++++ TEXTO ORIGINAL

Ese mundo político lleva mucho tiempo siendo incapaz de resolver el gran dilema entre dos necesidades contrapuestas: la de que ETA perviva y la de que desaparezca para siempre. Encuentra en la organización terrorista, al mismo tiempo, su fortaleza y su debilidad. Le debe lo que es y gracias a ella multiplica su fuerza, más allá de sus apoyos electorales. Pero, en la medida en que el rechazo al terrorismo se ha ido fortaleciendo, especialmente en la propia sociedad vasca, la pervivencia de la actividad terrorista ahuyenta a parte de su electorado, restándole importancia cualitativa, y anula su capacidad para protagonizar el cambio que propugna. Necesita prescindir de ETA, pero no está dispuesto a renunciar a lo que le aporta.

Esa izquierda abertzale es responsable de su propio periplo vital; pero algunas circunstancias han facilitado su desbordamiento. Las visiones irredentistas han seguido seduciendo, en mayor o menor medida, especialmente en el nacionalismo y en alguna izquierda. La aceptación de una motivación política en la base del terrorismo a la que abocan ha transmitido una suerte de atenuante, aun cuando fuese acompañada de su condena más radical. Y ha llevado a eludir la constatación de Orhan Pamuk (Me llamo Rojo): "Al contrario de lo que se piensa, los asesinos no surgen de entre los descreídos, sino de entre los que creen demasiado". Se ha facilitado la justificación del fanatismo ase-sino. Se ha permitido que ese mundo perciba que la existencia de una motivación espiritual hace disculpable la violencia, en lugar de obligarle a asumir que la violencia es más perversa cuanto más espiritual sea la motivación que la impulsa, menos disculpable cuanto más consciente, como nos enseña Friedrich Dürrenmatt en Justicia. En definitiva, ha permitido a sus integrantes eludir la necesidad de afrontar, sin lugar a escapatoria, la más absoluta deslegitimación de la violencia, tanto desde un punto de vista moral como político.

++++++++

◆ **ORDEN DE TRABAJO 1**: ¿Qué obra de Friedrich Dürrenmatt se menciona en el texto sobre la izquierda abertzale?
◆ **ORDEN DE TRABAJO 2**: Reproduce al pie de la letra el tramo del texto sobre la izquierda abertzale que va desde "Ese mundo político" hasta "que le aporta.".
◆ **ORDEN DE TRABAJO 3**: Resume en dos oraciones el texto sobre la izquierda abertzale.
Los registros no tienen nada que ver con el texto sobre la izquierda abertzale.

++++ DATOS EXTRAÍDOS

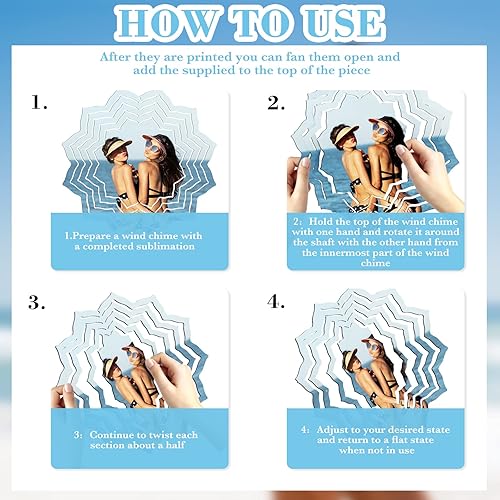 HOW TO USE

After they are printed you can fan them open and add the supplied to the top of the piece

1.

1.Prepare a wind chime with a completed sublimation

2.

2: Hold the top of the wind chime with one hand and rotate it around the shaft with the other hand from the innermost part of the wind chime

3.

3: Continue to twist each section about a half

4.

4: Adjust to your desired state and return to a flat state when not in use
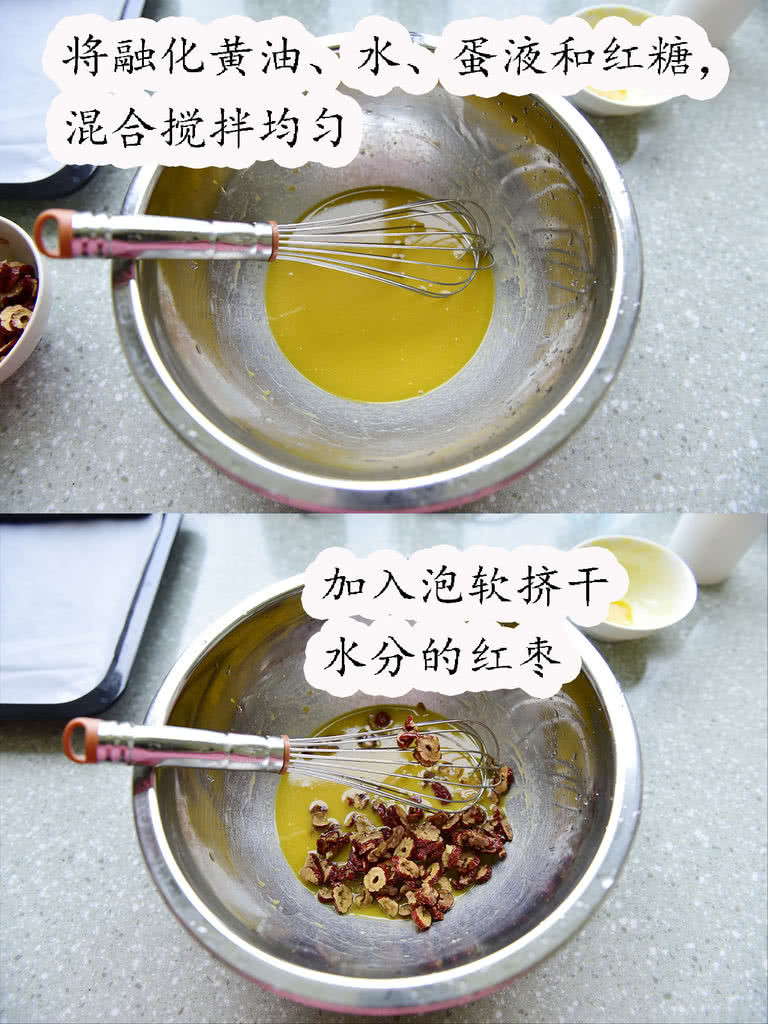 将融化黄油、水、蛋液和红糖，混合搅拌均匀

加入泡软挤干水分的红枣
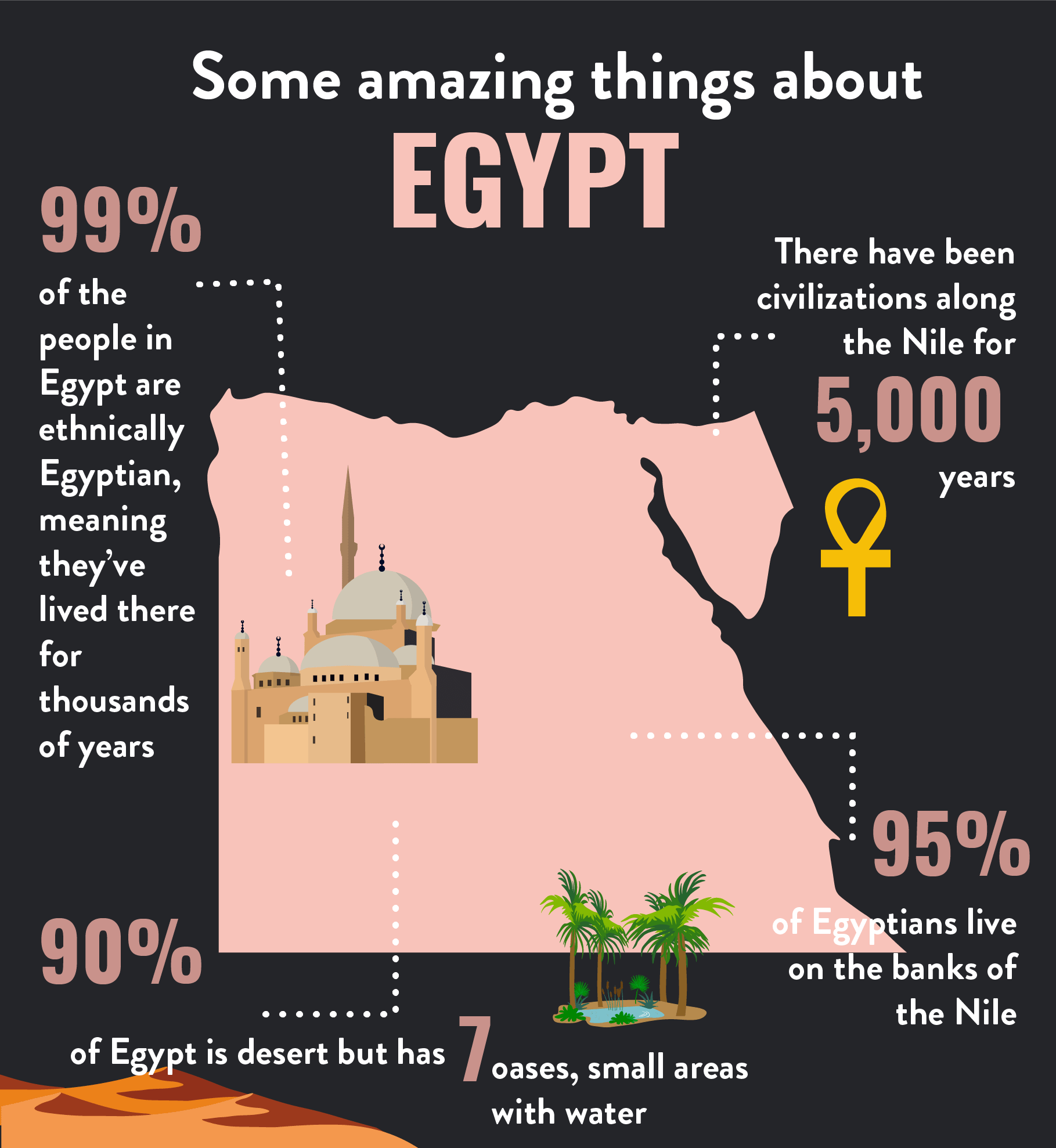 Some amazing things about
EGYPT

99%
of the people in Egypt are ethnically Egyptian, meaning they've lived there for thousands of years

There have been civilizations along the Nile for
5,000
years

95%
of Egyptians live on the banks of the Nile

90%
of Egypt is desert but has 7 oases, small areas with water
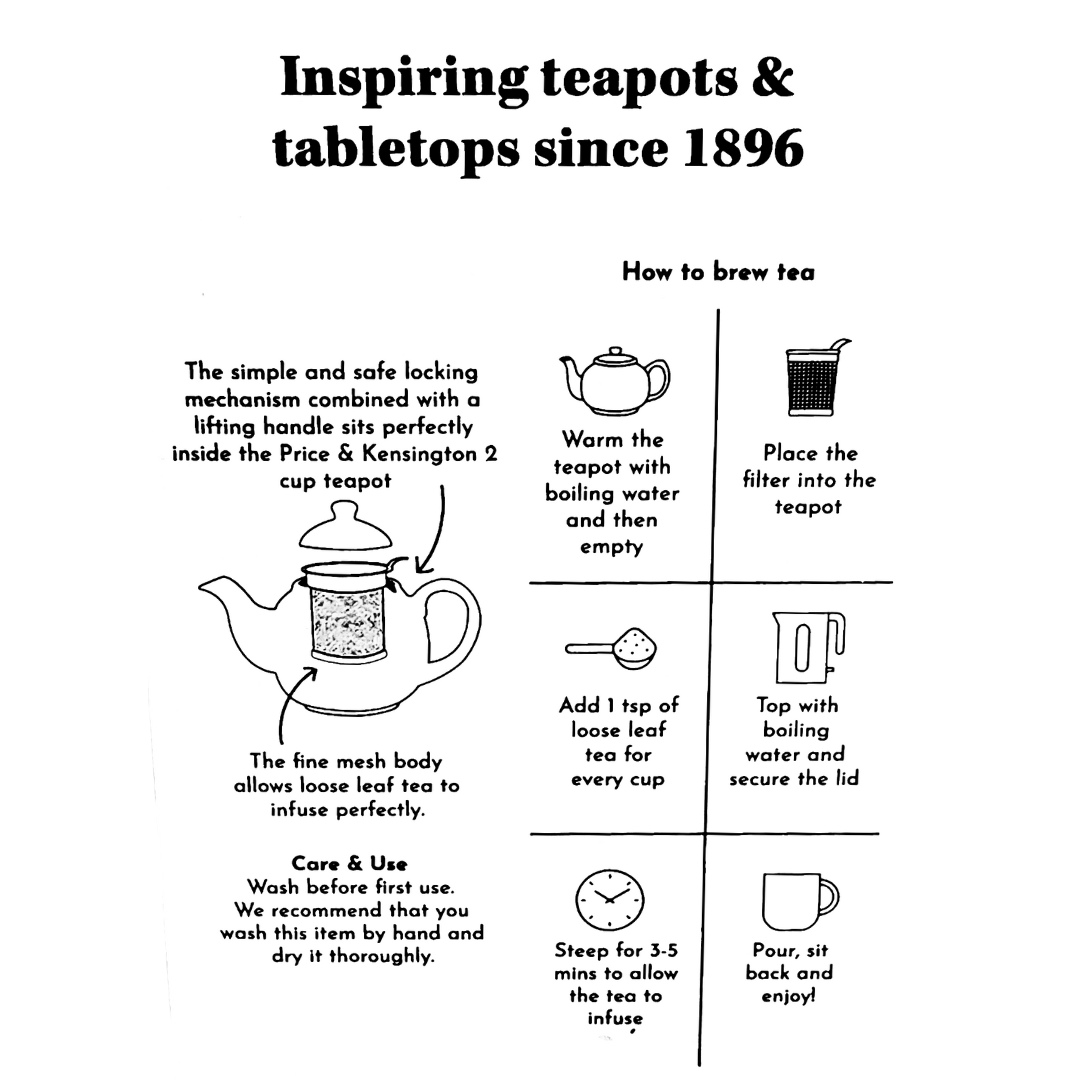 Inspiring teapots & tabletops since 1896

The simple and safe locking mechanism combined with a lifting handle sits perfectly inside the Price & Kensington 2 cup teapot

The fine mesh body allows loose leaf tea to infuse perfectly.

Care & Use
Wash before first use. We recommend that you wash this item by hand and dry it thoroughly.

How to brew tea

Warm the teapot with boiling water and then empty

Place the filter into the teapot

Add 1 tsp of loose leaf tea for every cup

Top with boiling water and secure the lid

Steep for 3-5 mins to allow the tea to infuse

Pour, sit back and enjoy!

++++++++

◆ **RESPUESTA 1**: Justicia.

◆ **RESPUESTA 2**:
Ese mundo político lleva mucho tiempo siendo incapaz de resolver el gran dilema entre dos necesidades contrapuestas: la de que ETA perviva y la de que desaparezca para siempre. Encuentra en la organización terrorista, al mismo tiempo, su fortaleza y su debilidad. Le debe lo que es y gracias a ella multiplica su fuerza, más allá de sus apoyos electorales. Pero, en la medida en que el rechazo al terrorismo se ha ido fortaleciendo, especialmente en la propia sociedad vasca, la pervivencia de la actividad terrorista ahuyenta a parte de su electorado, restándole importancia cualitativa, y anula su capacidad para protagonizar el cambio que propugna. Necesita prescindir de ETA, pero no está dispuesto a renunciar a lo que le aporta.

◆ **RESPUESTA 3**: El mundo político de la izquierda abertzale no logra resolver el dilema entre que ETA siga existiendo y que desaparezca, porque le debe su fuerza, pero la actividad terrorista ahuyenta a parte de sus votantes y le quita capacidad para liderar el cambio que defiende. Además, las visiones irredentistas han seguido seduciendo y aceptar una motivación política detrás del terrorismo ha funcionado como atenuante, lo que ha permitido a sus integrantes eludir la deslegitimación total de la violencia, tanto moral como política.